This study focuses on testing a simple method to detect a phenomenon called rogue bypass that affects numerous buildings with a hot water recirculation loop and has a negative impact on the performance of preheat systems such as solar thermal and cogeneration systems. It was determined in a previous study conducted at a building in The Bronx that rogue bypass was the cause of a 45% performance degradation of the solar thermal system. Since preheat systems such as solar thermal and combined heat and power (i.e. CHP or cogeneration) are becoming more and more popular in multifamily buildings, the goal of this study is to test a method that could potentially be implemented at a site as part of a feasibility study before installing a preheat system.
In the previous study, a costly flowmeter-based experiment was necessary to detect and measure rogue bypass, but a simplified methodology had been proposed to detect rogue bypass. In this study, we implemented the proposed simplified methodology on 12 recirculation loops at multifamily buildings in Manhattan and The Bronx. The methodology consists of measuring temperatures at four locations on the domestic hot water system and the status of the recirculation pump. Measurements were recorded for a period of two weeks. The advantage of this method is that it can easily be translated from one preheat system to another, since there is no measurement point on the preheat system itself.

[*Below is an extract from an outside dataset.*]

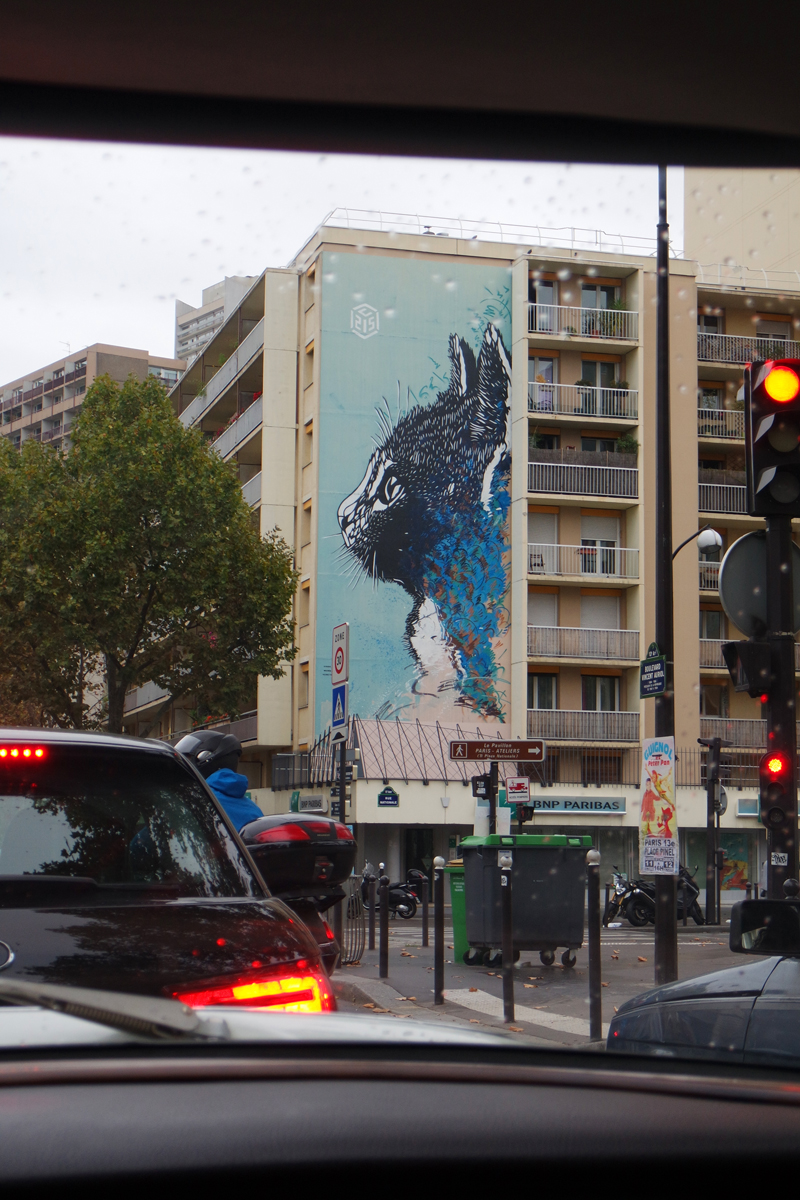 Chat-cat-wall-by-C215-Christian-Guémy-street-art-graffiti-vue-de-voiture-de-collection-Paris-Balade-visite-insolite-city-tour-capitale-photo-by-United-States-of-paris-blog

The main metric used in this study is the temperature difference between the domestic hot water temperature and the recirculation loop temperature. One would expect this metric to be almost constant at all times, since no fluid is added to the loop between the supply and return temperature sensors in an ideal situation, and the only temperature drop is from radiative and conductive losses. Bright Power analyzed the ΔT data sets for each building and found various criteria that were identified in the previous study that would help determine the presence of rogue bypass at each building. Two tests were performed on these data sets: a visual screening and a statistical analysis.
The results of these two tests were combined to determine the probability of rogue bypass at each building. Out of the ten recirculation loops in the final data set, three of the buildings are probably experiencing significant rogue bypass. The methods described in this report appear to be promising ways to identify buildings potentially affected by rogue bypass.